§ **EXERCISE DIRECTIONS**: Please retype all the data below exactly, line for line.

|---|

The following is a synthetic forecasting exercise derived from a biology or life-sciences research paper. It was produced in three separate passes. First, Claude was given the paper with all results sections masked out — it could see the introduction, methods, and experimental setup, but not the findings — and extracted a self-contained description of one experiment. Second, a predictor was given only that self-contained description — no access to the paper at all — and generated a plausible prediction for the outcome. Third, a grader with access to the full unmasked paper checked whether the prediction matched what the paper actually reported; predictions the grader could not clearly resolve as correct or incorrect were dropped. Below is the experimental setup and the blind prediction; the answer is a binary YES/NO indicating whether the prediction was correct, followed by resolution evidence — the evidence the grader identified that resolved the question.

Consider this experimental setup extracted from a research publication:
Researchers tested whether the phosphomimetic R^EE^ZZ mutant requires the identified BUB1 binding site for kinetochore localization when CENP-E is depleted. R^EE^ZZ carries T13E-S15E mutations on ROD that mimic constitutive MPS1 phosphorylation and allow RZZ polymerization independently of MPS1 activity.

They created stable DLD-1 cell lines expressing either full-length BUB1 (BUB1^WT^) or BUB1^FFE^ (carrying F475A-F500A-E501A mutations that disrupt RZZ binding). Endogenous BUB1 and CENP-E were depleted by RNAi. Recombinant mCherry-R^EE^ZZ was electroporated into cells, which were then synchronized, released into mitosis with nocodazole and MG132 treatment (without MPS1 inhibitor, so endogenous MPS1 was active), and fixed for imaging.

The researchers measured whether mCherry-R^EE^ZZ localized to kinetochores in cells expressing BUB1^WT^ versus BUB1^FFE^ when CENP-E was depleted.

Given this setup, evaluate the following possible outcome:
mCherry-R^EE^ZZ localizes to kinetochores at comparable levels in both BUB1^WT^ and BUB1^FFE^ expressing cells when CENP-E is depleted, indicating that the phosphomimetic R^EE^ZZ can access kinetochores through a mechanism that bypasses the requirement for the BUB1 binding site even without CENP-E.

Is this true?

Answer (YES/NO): NO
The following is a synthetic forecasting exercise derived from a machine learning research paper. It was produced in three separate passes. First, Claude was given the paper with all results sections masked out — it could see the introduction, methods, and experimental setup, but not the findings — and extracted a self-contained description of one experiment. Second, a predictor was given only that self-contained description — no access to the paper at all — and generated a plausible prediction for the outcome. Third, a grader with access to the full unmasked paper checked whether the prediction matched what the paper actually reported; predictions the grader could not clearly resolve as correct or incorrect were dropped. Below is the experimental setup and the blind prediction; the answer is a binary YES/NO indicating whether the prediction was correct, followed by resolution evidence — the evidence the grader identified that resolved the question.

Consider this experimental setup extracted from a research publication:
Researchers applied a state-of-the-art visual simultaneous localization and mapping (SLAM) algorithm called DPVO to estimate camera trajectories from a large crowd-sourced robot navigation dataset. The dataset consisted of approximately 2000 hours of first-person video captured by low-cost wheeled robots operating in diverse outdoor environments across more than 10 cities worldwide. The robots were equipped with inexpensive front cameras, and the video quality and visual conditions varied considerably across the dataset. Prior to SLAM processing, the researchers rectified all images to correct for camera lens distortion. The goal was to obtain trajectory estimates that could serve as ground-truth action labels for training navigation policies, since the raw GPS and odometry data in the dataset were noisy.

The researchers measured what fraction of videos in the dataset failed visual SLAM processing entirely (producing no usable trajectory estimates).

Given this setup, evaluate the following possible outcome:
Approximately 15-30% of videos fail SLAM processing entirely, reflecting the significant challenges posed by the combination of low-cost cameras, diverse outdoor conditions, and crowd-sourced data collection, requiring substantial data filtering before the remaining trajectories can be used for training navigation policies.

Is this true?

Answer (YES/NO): NO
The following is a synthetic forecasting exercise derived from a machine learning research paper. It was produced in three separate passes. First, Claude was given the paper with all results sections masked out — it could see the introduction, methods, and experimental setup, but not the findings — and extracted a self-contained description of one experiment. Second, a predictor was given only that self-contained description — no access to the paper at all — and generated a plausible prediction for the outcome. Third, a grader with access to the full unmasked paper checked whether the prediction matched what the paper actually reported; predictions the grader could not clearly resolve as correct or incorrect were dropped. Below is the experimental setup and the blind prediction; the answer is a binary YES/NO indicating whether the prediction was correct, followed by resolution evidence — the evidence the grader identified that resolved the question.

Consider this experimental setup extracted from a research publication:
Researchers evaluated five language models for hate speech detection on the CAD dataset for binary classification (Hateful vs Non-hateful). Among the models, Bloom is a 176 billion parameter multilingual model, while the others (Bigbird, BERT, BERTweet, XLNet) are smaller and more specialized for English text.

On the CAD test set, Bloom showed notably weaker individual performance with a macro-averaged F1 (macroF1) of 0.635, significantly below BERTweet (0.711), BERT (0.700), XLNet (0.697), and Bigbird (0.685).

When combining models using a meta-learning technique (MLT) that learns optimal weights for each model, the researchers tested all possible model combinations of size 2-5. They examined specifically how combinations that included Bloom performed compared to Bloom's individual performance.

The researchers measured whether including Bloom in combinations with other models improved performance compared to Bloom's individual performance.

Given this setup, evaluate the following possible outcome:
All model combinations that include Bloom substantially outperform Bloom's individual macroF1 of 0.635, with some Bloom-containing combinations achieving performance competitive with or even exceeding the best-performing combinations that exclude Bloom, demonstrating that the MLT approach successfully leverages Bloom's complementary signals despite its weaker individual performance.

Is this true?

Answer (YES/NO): YES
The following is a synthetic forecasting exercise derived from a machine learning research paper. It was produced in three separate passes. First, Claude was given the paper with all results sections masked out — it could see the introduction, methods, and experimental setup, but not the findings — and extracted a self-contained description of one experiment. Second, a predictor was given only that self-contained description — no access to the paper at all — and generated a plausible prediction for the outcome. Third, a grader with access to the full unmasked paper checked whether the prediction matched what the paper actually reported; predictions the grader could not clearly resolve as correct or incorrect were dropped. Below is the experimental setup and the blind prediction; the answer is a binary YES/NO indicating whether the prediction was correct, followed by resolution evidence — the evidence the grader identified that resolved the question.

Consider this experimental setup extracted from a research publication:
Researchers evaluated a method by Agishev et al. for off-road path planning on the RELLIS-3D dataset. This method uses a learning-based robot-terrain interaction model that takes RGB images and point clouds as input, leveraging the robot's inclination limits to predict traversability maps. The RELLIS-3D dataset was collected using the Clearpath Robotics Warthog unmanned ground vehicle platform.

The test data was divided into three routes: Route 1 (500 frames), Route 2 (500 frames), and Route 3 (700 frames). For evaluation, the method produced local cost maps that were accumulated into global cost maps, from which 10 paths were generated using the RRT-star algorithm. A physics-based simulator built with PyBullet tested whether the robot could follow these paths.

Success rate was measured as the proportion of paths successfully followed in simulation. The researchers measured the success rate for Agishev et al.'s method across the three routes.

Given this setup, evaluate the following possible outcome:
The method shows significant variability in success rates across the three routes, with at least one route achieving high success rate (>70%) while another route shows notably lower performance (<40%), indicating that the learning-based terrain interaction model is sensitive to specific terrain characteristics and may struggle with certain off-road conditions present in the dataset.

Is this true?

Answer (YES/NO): NO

|---|

§ **RESPONSE BOX**:
The following is a synthetic forecasting exercise derived from a biology or life-sciences research paper. It was produced in three separate passes. First, Claude was given the paper with all results sections masked out — it could see the introduction, methods, and experimental setup, but not the findings — and extracted a self-contained description of one experiment. Second, a predictor was given only that self-contained description — no access to the paper at all — and generated a plausible prediction for the outcome. Third, a grader with access to the full unmasked paper checked whether the prediction matched what the paper actually reported; predictions the grader could not clearly resolve as correct or incorrect were dropped. Below is the experimental setup and the blind prediction; the answer is a binary YES/NO indicating whether the prediction was correct, followed by resolution evidence — the evidence the grader identified that resolved the question.

Consider this experimental setup extracted from a research publication:
Researchers tested whether the phosphomimetic R^EE^ZZ mutant requires the identified BUB1 binding site for kinetochore localization when CENP-E is depleted. R^EE^ZZ carries T13E-S15E mutations on ROD that mimic constitutive MPS1 phosphorylation and allow RZZ polymerization independently of MPS1 activity.

They created stable DLD-1 cell lines expressing either full-length BUB1 (BUB1^WT^) or BUB1^FFE^ (carrying F475A-F500A-E501A mutations that disrupt RZZ binding). Endogenous BUB1 and CENP-E were depleted by RNAi. Recombinant mCherry-R^EE^ZZ was electroporated into cells, which were then synchronized, released into mitosis with nocodazole and MG132 treatment (without MPS1 inhibitor, so endogenous MPS1 was active), and fixed for imaging.

The researchers measured whether mCherry-R^EE^ZZ localized to kinetochores in cells expressing BUB1^WT^ versus BUB1^FFE^ when CENP-E was depleted.

Given this setup, evaluate the following possible outcome:
mCherry-R^EE^ZZ localizes to kinetochores at comparable levels in both BUB1^WT^ and BUB1^FFE^ expressing cells when CENP-E is depleted, indicating that the phosphomimetic R^EE^ZZ can access kinetochores through a mechanism that bypasses the requirement for the BUB1 binding site even without CENP-E.

Is this true?

Answer (YES/NO): NO
The following is a synthetic forecasting exercise derived from a machine learning research paper. It was produced in three separate passes. First, Claude was given the paper with all results sections masked out — it could see the introduction, methods, and experimental setup, but not the findings — and extracted a self-contained description of one experiment. Second, a predictor was given only that self-contained description — no access to the paper at all — and generated a plausible prediction for the outcome. Third, a grader with access to the full unmasked paper checked whether the prediction matched what the paper actually reported; predictions the grader could not clearly resolve as correct or incorrect were dropped. Below is the experimental setup and the blind prediction; the answer is a binary YES/NO indicating whether the prediction was correct, followed by resolution evidence — the evidence the grader identified that resolved the question.

Consider this experimental setup extracted from a research publication:
Researchers applied a state-of-the-art visual simultaneous localization and mapping (SLAM) algorithm called DPVO to estimate camera trajectories from a large crowd-sourced robot navigation dataset. The dataset consisted of approximately 2000 hours of first-person video captured by low-cost wheeled robots operating in diverse outdoor environments across more than 10 cities worldwide. The robots were equipped with inexpensive front cameras, and the video quality and visual conditions varied considerably across the dataset. Prior to SLAM processing, the researchers rectified all images to correct for camera lens distortion. The goal was to obtain trajectory estimates that could serve as ground-truth action labels for training navigation policies, since the raw GPS and odometry data in the dataset were noisy.

The researchers measured what fraction of videos in the dataset failed visual SLAM processing entirely (producing no usable trajectory estimates).

Given this setup, evaluate the following possible outcome:
Approximately 15-30% of videos fail SLAM processing entirely, reflecting the significant challenges posed by the combination of low-cost cameras, diverse outdoor conditions, and crowd-sourced data collection, requiring substantial data filtering before the remaining trajectories can be used for training navigation policies.

Is this true?

Answer (YES/NO): NO
The following is a synthetic forecasting exercise derived from a machine learning research paper. It was produced in three separate passes. First, Claude was given the paper with all results sections masked out — it could see the introduction, methods, and experimental setup, but not the findings — and extracted a self-contained description of one experiment. Second, a predictor was given only that self-contained description — no access to the paper at all — and generated a plausible prediction for the outcome. Third, a grader with access to the full unmasked paper checked whether the prediction matched what the paper actually reported; predictions the grader could not clearly resolve as correct or incorrect were dropped. Below is the experimental setup and the blind prediction; the answer is a binary YES/NO indicating whether the prediction was correct, followed by resolution evidence — the evidence the grader identified that resolved the question.

Consider this experimental setup extracted from a research publication:
Researchers evaluated five language models for hate speech detection on the CAD dataset for binary classification (Hateful vs Non-hateful). Among the models, Bloom is a 176 billion parameter multilingual model, while the others (Bigbird, BERT, BERTweet, XLNet) are smaller and more specialized for English text.

On the CAD test set, Bloom showed notably weaker individual performance with a macro-averaged F1 (macroF1) of 0.635, significantly below BERTweet (0.711), BERT (0.700), XLNet (0.697), and Bigbird (0.685).

When combining models using a meta-learning technique (MLT) that learns optimal weights for each model, the researchers tested all possible model combinations of size 2-5. They examined specifically how combinations that included Bloom performed compared to Bloom's individual performance.

The researchers measured whether including Bloom in combinations with other models improved performance compared to Bloom's individual performance.

Given this setup, evaluate the following possible outcome:
All model combinations that include Bloom substantially outperform Bloom's individual macroF1 of 0.635, with some Bloom-containing combinations achieving performance competitive with or even exceeding the best-performing combinations that exclude Bloom, demonstrating that the MLT approach successfully leverages Bloom's complementary signals despite its weaker individual performance.

Is this true?

Answer (YES/NO): YES
The following is a synthetic forecasting exercise derived from a machine learning research paper. It was produced in three separate passes. First, Claude was given the paper with all results sections masked out — it could see the introduction, methods, and experimental setup, but not the findings — and extracted a self-contained description of one experiment. Second, a predictor was given only that self-contained description — no access to the paper at all — and generated a plausible prediction for the outcome. Third, a grader with access to the full unmasked paper checked whether the prediction matched what the paper actually reported; predictions the grader could not clearly resolve as correct or incorrect were dropped. Below is the experimental setup and the blind prediction; the answer is a binary YES/NO indicating whether the prediction was correct, followed by resolution evidence — the evidence the grader identified that resolved the question.

Consider this experimental setup extracted from a research publication:
Researchers evaluated a method by Agishev et al. for off-road path planning on the RELLIS-3D dataset. This method uses a learning-based robot-terrain interaction model that takes RGB images and point clouds as input, leveraging the robot's inclination limits to predict traversability maps. The RELLIS-3D dataset was collected using the Clearpath Robotics Warthog unmanned ground vehicle platform.

The test data was divided into three routes: Route 1 (500 frames), Route 2 (500 frames), and Route 3 (700 frames). For evaluation, the method produced local cost maps that were accumulated into global cost maps, from which 10 paths were generated using the RRT-star algorithm. A physics-based simulator built with PyBullet tested whether the robot could follow these paths.

Success rate was measured as the proportion of paths successfully followed in simulation. The researchers measured the success rate for Agishev et al.'s method across the three routes.

Given this setup, evaluate the following possible outcome:
The method shows significant variability in success rates across the three routes, with at least one route achieving high success rate (>70%) while another route shows notably lower performance (<40%), indicating that the learning-based terrain interaction model is sensitive to specific terrain characteristics and may struggle with certain off-road conditions present in the dataset.

Is this true?

Answer (YES/NO): NO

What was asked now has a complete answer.